Jamais deveria ser segredo para a população que macroeconomia tem um forte quê de bruxaria. A maioria das questões macroeconômicas que são consensuais entre os bons macroeconomistas são menos de teoria econômica e mais de contabilidade básica. A reforma da previdência? Independe de ser ortodoxo ou heterodoxo para percebê-la como necessária se há o mínimo de clareza sobre como funciona o orçamento público. Alto custo da burocracia estatal? Sabemos comparando as variáveis objetivas “percentual de funcionários públicos no governo central” e “gastos com funcionalismo público no governo central” entre Brasil e demais países da OCDE. Nada entra em teorização, a princípio. Já questões como “previsão de PIB”, “desenho das instituições para maior crescimento” e afins são extremamente difíceis e técnicas e não temos tanto sucesso em formar um consenso.
Dito isso, há muitas ideias ruins que, apesar de não consensuais, soam estranhos. Por exemplo, há diversas propostas de uniões monetárias como o Euro. No caso europeu deu certo? Não há consenso claro, e há diversas regras prescritas em teoria para uma união monetária dar certo que se aplicam não totalmente na realidade. Em todo caso, com a crise financeira de 2008 e seus desdobramentos, podemos dizer que todos bons macroeconomistas percebem riscos em uniões monetárias. Mesmo com isso tudo, o presidente brasileiro Jair Bolsonaro declarou que uma união monetária com a Argentina seria desejável e deve ser estudada a longo prazo. Conclusão natural deste parágrafo: essa ideia é, evidentemente, uma péssima ideia. Corolário da conclusão: governos têm péssimas ideias em economia o tempo inteiro e devemos procurar escapatórias disso para proteger nossos investimentos.
Infelizmente poucos ativos são, em tese, imunes aos governos. O ouro tem essa mitologia ao redor: ele é, em tese, um safe haven quando todo o resto vai mal. Alguns defendem que o Bitcoin também é assim.
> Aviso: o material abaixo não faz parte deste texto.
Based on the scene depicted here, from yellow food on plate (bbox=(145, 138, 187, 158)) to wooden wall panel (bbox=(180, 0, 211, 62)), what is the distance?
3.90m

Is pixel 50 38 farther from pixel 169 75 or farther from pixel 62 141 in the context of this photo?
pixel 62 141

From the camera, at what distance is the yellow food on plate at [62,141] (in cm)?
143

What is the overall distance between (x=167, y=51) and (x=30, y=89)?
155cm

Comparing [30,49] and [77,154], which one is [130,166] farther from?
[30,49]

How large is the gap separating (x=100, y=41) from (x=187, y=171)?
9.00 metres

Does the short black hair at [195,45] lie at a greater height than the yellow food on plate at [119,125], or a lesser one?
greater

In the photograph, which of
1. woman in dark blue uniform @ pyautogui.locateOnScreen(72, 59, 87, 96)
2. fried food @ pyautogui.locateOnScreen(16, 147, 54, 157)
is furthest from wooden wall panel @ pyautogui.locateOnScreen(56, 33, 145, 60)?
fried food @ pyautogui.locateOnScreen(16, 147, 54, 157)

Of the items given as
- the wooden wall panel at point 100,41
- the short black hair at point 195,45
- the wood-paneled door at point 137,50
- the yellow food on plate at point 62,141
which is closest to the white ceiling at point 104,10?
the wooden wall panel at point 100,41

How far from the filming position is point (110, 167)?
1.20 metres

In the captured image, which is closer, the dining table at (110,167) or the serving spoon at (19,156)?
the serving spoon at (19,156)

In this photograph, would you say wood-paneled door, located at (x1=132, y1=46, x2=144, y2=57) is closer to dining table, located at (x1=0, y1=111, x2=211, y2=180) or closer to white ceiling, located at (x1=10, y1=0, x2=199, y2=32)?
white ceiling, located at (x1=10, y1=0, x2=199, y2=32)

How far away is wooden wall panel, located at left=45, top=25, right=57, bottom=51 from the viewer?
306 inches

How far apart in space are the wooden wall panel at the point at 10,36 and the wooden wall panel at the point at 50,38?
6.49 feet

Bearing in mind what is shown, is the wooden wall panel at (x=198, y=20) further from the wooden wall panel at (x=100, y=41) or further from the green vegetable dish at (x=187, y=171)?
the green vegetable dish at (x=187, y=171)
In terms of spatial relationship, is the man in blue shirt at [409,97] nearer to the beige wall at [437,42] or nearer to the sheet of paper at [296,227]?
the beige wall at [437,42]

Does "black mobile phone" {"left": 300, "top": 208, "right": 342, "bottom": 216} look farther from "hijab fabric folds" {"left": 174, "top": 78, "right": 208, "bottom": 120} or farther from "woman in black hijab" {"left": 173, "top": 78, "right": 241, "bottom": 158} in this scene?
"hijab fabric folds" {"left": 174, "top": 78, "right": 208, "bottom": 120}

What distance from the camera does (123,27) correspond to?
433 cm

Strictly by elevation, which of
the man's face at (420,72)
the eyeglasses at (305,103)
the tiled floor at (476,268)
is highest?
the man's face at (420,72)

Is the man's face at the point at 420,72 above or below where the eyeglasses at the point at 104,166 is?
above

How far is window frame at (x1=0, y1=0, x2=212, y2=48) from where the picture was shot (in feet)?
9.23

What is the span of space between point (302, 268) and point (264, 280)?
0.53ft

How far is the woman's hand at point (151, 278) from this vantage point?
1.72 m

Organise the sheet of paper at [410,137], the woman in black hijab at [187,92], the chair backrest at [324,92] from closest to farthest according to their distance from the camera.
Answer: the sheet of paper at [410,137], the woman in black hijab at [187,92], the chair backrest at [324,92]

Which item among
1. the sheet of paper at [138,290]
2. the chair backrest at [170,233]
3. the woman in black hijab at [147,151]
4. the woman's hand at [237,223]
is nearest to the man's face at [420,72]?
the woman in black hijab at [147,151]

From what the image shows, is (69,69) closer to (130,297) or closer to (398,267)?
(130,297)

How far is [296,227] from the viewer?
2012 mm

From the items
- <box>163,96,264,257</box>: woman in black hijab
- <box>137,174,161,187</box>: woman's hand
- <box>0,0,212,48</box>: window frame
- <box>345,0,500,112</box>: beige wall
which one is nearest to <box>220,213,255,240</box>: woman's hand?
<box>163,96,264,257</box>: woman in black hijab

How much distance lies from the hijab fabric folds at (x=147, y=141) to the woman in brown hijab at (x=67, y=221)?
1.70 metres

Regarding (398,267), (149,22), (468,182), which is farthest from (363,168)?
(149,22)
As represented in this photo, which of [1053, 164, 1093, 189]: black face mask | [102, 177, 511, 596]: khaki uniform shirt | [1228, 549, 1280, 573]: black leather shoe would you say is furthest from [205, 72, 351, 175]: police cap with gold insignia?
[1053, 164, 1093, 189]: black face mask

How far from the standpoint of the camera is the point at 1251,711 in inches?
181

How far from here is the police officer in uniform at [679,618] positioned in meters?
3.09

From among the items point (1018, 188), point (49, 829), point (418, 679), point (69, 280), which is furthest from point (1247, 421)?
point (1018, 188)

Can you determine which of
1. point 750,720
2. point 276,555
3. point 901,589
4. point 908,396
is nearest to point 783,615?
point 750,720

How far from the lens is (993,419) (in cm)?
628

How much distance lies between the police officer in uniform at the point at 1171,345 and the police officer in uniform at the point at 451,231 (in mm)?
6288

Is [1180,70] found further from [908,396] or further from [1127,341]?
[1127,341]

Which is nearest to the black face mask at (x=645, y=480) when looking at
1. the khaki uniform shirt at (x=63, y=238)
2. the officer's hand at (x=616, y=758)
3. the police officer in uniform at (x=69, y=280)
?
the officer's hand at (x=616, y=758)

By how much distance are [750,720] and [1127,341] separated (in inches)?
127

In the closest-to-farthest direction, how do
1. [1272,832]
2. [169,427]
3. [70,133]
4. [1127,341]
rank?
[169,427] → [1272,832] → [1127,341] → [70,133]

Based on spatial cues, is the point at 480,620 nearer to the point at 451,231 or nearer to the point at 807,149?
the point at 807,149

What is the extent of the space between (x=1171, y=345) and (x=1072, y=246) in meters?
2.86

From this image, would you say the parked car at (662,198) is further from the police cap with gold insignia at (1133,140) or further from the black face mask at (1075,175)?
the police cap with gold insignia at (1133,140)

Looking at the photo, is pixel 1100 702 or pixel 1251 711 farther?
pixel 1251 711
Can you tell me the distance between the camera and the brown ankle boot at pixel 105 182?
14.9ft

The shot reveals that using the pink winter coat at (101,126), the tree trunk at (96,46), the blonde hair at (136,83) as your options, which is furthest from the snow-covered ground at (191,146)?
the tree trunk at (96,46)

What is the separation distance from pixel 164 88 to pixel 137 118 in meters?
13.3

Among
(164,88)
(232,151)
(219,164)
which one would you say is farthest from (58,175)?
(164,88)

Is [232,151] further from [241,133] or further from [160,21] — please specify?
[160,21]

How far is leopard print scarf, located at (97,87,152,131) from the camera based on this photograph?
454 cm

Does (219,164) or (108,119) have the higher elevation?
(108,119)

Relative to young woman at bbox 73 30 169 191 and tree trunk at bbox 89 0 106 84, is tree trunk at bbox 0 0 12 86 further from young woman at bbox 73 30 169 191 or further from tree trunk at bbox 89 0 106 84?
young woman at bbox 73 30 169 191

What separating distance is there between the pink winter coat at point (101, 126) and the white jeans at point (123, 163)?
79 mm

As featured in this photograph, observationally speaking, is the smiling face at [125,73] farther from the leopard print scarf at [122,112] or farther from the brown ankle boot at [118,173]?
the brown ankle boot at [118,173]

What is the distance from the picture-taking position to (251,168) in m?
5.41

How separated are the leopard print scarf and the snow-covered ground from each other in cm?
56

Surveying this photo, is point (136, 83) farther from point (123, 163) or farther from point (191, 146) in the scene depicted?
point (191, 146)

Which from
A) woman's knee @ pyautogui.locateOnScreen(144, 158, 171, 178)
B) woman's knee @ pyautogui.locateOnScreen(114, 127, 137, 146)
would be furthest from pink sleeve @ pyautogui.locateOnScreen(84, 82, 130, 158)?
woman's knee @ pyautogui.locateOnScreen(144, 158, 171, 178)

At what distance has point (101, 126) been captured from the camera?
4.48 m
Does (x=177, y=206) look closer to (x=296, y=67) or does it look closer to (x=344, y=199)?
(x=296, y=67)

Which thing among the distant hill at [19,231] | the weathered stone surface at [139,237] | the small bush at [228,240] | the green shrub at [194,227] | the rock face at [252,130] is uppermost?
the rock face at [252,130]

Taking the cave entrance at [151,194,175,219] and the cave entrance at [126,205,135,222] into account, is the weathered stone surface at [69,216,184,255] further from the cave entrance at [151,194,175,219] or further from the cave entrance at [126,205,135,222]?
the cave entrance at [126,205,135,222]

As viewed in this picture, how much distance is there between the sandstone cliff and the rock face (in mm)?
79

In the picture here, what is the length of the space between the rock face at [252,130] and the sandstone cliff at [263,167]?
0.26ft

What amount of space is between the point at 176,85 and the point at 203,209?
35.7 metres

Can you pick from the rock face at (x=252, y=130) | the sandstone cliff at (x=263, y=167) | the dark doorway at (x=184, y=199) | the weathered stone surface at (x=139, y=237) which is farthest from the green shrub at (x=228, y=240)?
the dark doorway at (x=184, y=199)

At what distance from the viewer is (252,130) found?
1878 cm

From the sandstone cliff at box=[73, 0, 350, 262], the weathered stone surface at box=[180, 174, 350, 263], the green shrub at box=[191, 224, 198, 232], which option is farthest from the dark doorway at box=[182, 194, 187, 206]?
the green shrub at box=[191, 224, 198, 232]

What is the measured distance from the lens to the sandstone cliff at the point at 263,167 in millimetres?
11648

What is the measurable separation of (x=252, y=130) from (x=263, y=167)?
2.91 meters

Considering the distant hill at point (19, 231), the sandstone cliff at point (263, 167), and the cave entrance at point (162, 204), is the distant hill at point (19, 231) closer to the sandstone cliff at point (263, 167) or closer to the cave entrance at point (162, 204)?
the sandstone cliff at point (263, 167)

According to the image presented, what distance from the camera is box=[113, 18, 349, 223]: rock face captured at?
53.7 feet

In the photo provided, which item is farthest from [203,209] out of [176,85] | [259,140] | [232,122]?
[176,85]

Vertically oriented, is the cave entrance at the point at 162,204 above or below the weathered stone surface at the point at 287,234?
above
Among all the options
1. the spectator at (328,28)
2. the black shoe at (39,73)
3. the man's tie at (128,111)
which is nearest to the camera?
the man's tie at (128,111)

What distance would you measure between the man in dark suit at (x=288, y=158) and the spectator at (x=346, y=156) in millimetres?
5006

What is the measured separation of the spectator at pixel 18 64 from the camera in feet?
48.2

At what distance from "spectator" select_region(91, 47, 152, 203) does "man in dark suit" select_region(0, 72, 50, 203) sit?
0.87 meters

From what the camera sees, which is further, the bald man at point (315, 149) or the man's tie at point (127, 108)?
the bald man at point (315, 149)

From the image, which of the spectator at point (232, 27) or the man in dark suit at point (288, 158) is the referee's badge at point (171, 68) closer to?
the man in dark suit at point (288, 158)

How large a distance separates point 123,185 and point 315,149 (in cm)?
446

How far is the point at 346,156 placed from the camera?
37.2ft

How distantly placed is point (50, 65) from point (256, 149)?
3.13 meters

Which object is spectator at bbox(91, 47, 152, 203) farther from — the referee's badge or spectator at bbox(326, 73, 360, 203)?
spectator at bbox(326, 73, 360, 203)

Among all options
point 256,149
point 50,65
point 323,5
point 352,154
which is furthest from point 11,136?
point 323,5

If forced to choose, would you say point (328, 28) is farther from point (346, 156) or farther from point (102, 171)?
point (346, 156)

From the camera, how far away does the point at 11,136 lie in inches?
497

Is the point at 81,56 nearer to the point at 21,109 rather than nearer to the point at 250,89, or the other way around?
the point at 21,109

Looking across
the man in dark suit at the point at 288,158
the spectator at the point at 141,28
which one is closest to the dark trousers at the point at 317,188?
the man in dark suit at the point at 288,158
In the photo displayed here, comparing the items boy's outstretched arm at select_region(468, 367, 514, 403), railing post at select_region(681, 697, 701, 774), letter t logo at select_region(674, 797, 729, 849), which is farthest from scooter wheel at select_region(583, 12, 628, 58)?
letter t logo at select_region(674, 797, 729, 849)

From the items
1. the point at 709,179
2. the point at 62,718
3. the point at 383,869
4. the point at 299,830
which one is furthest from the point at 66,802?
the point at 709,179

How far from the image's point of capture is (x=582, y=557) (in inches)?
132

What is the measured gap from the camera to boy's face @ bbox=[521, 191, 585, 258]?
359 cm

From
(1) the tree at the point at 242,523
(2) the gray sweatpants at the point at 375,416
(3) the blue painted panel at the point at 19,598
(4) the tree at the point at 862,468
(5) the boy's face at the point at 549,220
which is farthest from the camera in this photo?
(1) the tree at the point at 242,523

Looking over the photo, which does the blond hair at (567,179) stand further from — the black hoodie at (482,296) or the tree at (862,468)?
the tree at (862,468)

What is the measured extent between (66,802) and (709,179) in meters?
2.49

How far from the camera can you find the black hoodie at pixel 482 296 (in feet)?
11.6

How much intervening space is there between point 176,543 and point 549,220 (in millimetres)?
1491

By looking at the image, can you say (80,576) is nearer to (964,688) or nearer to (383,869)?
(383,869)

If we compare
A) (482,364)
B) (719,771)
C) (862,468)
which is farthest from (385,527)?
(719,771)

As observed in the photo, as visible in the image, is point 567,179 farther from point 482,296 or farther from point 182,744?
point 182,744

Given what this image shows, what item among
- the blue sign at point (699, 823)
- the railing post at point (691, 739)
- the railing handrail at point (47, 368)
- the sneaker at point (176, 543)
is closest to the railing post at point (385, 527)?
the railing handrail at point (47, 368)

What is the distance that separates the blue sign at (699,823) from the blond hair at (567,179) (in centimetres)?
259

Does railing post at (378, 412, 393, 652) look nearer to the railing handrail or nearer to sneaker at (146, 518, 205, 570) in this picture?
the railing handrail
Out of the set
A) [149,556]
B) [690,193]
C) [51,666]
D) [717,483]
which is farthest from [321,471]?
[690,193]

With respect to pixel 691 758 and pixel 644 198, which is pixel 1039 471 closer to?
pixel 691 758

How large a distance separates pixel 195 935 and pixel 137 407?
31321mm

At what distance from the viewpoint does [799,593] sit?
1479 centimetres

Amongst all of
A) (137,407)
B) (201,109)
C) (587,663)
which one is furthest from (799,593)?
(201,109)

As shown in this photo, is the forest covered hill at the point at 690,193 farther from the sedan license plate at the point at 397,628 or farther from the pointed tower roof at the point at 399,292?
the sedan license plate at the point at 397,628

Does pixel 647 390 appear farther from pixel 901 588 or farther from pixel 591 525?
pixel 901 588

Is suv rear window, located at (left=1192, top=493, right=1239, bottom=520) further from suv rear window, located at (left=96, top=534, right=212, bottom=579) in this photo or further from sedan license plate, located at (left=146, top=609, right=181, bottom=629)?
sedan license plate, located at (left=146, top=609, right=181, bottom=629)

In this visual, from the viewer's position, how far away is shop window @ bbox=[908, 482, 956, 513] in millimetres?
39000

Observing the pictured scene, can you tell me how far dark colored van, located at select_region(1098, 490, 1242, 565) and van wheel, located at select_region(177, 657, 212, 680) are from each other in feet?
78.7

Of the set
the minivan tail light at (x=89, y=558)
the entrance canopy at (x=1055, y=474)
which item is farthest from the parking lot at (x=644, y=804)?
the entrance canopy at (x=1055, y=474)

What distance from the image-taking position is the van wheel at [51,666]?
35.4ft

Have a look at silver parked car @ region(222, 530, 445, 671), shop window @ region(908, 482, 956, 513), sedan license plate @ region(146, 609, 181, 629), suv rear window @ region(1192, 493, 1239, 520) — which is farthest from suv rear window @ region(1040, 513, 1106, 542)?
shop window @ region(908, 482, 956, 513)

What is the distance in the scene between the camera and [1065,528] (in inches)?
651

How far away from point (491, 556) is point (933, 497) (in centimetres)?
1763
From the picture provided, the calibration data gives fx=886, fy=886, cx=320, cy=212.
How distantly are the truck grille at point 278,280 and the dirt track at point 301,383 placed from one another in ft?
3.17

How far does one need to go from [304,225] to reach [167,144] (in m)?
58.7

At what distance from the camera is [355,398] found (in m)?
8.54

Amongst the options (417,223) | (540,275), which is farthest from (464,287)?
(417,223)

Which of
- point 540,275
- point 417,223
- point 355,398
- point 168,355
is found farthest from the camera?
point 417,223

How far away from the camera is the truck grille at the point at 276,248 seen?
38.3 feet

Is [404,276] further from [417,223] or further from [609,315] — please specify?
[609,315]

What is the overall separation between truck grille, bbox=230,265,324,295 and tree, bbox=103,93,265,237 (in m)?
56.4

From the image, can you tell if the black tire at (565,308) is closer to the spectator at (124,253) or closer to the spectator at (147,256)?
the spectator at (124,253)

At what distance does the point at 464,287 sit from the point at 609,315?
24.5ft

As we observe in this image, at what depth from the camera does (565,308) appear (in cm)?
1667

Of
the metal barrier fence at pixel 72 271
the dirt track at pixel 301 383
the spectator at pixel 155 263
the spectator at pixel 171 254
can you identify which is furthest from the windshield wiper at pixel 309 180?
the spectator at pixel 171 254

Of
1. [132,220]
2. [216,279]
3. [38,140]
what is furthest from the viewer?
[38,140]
Esse otimismo a respeito do Bitcoin não me soa próximo de ser uma certeza posto que 1) as criptomoedas ainda não passaram por uma crise mundial, então não temos base empírica, 2) o posicionamento de institucionais, que têm interesses em diversificação e proteção de riscos, ainda não é claro a respeito dessas tecnologias, 3) o maior risco sistêmico pode fazer as pessoas alocarem menos em ativos de risco extremo. Por enquanto, a volatilidade do Bitcoin (e das altcoins) pode ser a barreira para as criptomoedas se consolidarem num ambiente ideal para elas. Mercados futuros não foram o bastante para a redução da volatilidade e ainda não há resposta fechada para como a criptomoeda se tornará mais estável.
Há, portanto, há um elemento considerável que pode fomentar maiores preços do Bitcoin e demais altcoins: os governos que se preocupam pouco com economia e têm ideias péssimas em termos fiscais e monetários. Eles têm sido frequentemente eleitos nas últimas três décadas e parece que não haverá quadros melhores sendo eleitos na próxima. Para investidores mais atentos surfarem nisso usando criptomoedas, deve haver uma forte redução na volatilidade. O problema é que, também, essa redução não parece estar próxima de ocorrer. A menos que surjam outros usos que tragam estabilidade nos seus preços, não vale esperar que as criptomoedas atingirão o status de reserva de valor. Nos próximos textos, discutirei esses usos - meios de pagamento e plataformas - mais em detalhes e como eles interagem com o governo.